A panel discussion on ‘Fake News, Real News and Trust in Journalism’ will kick off the run of the show at 4 p.m., December 2nd. The panel will be led by Emily Goulding, who consults for the Institute for Nonprofit News, and includes Sara Catania, who recently launched JTrust, a newsletter that collects and curates the latest efforts to restore the public trust in journalism, and Robert Hernandez, a USC Annenberg professor whose focus is exploring and developing the intersection of technology and journalism.

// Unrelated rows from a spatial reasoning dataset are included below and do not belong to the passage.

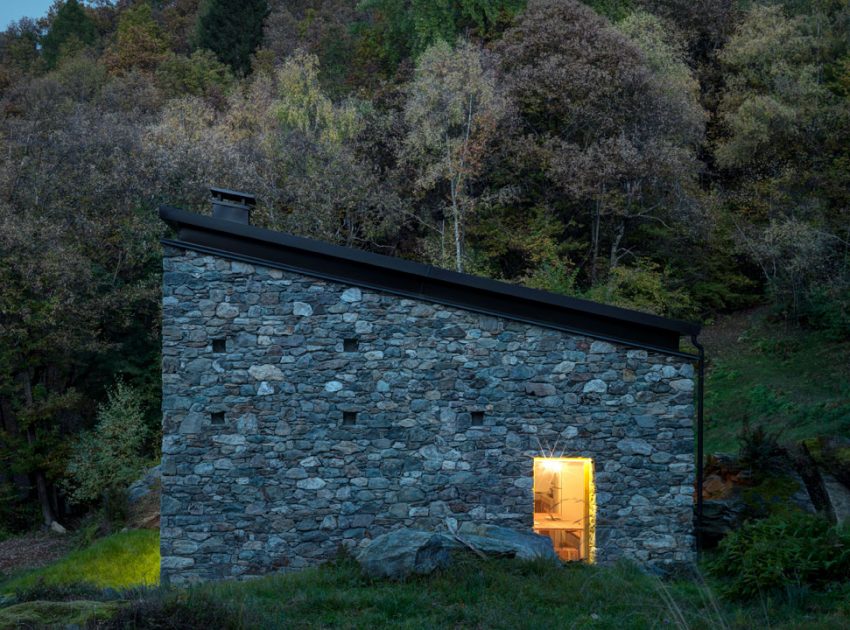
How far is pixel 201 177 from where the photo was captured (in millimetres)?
23641

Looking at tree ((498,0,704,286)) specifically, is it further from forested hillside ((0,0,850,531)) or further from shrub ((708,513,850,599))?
shrub ((708,513,850,599))

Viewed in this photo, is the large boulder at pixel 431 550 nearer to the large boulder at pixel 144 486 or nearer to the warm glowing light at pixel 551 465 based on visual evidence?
the warm glowing light at pixel 551 465

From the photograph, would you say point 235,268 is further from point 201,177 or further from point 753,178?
point 753,178

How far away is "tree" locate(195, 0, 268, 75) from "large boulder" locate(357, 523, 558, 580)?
38.2 meters

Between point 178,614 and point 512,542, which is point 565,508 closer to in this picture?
point 512,542

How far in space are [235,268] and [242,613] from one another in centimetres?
540

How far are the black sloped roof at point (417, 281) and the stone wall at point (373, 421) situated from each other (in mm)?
148

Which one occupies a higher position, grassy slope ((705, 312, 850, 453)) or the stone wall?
grassy slope ((705, 312, 850, 453))

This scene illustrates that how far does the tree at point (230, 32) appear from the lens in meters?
44.2

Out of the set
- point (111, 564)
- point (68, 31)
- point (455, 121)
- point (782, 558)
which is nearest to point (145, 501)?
point (111, 564)

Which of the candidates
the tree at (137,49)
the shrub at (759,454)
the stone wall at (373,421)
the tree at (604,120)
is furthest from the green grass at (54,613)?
the tree at (137,49)

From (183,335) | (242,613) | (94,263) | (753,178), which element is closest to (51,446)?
(94,263)

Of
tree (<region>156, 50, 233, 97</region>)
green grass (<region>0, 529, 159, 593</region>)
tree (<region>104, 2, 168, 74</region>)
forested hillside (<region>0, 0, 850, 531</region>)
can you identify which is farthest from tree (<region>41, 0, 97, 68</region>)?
green grass (<region>0, 529, 159, 593</region>)

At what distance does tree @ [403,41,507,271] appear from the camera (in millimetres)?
24219
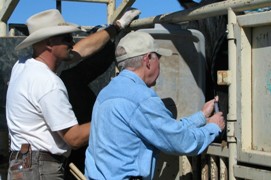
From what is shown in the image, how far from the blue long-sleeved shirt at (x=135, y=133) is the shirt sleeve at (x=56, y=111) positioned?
384mm

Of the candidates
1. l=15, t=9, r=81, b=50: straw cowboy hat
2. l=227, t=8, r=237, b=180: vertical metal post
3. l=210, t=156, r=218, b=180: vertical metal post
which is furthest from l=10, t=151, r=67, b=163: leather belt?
l=227, t=8, r=237, b=180: vertical metal post

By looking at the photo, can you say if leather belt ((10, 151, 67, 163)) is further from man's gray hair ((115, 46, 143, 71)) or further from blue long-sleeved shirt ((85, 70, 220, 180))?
man's gray hair ((115, 46, 143, 71))

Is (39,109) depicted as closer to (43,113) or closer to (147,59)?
(43,113)

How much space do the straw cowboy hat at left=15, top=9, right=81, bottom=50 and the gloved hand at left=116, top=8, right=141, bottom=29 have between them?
40 cm

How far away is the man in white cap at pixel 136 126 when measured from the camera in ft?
8.72

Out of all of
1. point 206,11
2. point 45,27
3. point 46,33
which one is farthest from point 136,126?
point 45,27

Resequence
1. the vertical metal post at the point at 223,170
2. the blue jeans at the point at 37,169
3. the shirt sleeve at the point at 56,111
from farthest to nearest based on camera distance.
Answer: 1. the blue jeans at the point at 37,169
2. the shirt sleeve at the point at 56,111
3. the vertical metal post at the point at 223,170

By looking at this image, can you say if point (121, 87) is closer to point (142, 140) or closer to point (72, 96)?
point (142, 140)

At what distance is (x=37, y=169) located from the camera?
323 centimetres

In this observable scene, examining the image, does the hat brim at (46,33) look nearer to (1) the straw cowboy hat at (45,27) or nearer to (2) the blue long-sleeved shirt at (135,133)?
(1) the straw cowboy hat at (45,27)

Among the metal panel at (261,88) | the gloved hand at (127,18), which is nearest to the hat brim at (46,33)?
the gloved hand at (127,18)

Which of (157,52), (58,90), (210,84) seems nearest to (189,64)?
(210,84)

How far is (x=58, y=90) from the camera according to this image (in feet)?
10.3

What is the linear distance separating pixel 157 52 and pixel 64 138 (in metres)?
0.77
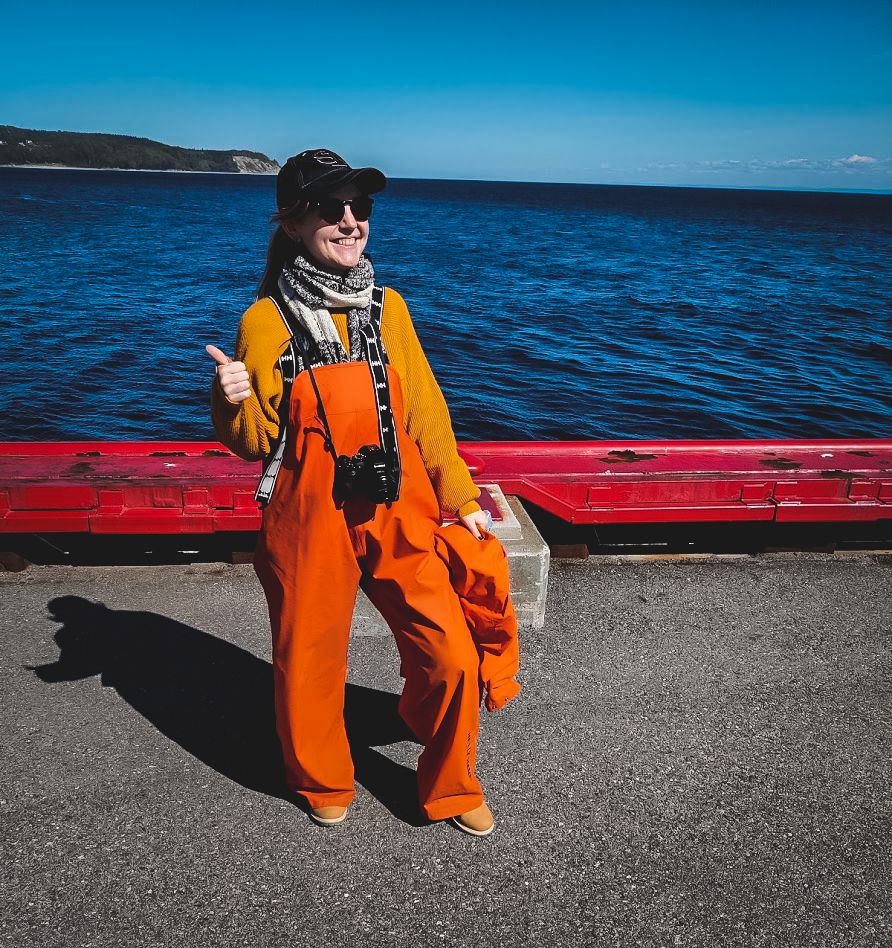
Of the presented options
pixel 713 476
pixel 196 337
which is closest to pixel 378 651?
pixel 713 476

Artists and journalists creating work for the show include Lili Bernard, Jennifer Celio, Molly Crabapple, Jose Galvez, Emily Goulding, Kio Griffith, Ann Elizabeth Moore, Danial Nord, Sean Noyce, Max Presneill, Walter Robinson, Steven Wolkoff, and Samira Yamin.
The show seeks to examine the impact of information that hums like static through news and social media.

“Often it is set off from a tweet by the President. Other times, it is a mass shooting. It is unyielding and overwhelming. While the initial excitement of the most current event dissipates and the adrenaline rush wears off, the tempest of information is inescapable,” she says. “So, the idea of the show was to bring together journalists, and their art, and artists who are remarking on the rush of information provided. It’s an incredible lineup.”

Among the distinguished journalists who will contribute to the discussion through their art are New Yorkers Molly Crabapple, whose recent pen and ink work explores scenes from daily life inside ISIS-controlled Mosul; and Walter Robinson, the former news editor of Art in America and founding editor of Artnet Magazine. His paintings are based on images from department store flyers that are inserted into newspapers.

“I’m super excited about what artist Danial Nord will bring to the exhibition. His work reinterprets the familiar language and trappings of mass communication. I consider him one of the leading artists in Los Angeles today, and I can’t wait to see his installation that incorporates televisions and political sound bites inside the gallery,” Dodge adds.

Dani Dodge. Static (detail), Durden and Ray. Photo Courtesy of the artist

Additionally, Dodge herself is creating a piece on the journalism side of the show. The artist spent two decades as a newspaper reporter, which included covering the Iraq War in 2003. She also was part of a team that won a Pulitzer in 2006.

Being a member of the Durden and Ray collective has affected Dodge’s own work, she says. As an individual artist her focus is on creating installations and interactive performance pieces, including the work she did this summer with the Lancaster Museum of Art and History. Her solo show “Personal Territories,” included a room-sized interactive, immersive installation focused on the development of personal identity as well as four interactive performances in the community, such as at the Lancaster Library where people told her their life stories and she created titles for those stories that she typed on library index cards. The “titles” are now a book in the museum’s collection.

As a member of Durden and Ray her focus is more global.

“I enjoy the camaraderie of being part of a collective, and being part of Durden and Ray’s commitment to creating tightly curated groundbreaking shows, often with an international component,” she says. “So, I am pushed to explore processes and materials that are more conducive to group shows that can be shipped across the globe. That informs my practice and my larger installation pieces.”

Along with the upcoming Durden and Ray exhibition, Dodge is excited about her residency and solo show at Shoebox Projects in Los Angeles. The residency will run January 15 to February 18, 2018, with a reception on Sunday, Feb. 18.

A.I.R. Gallery – 155 Plymouth St, Brooklyn, NY – through November 12th.

Durden and Ray – 1923 S Santa Fe Ave, Los Angeles – opens December 2nd.

Shoebox Projects Gallery – 660 South Avenue 21 #3, Los Angeles – coming January 15-February 18th.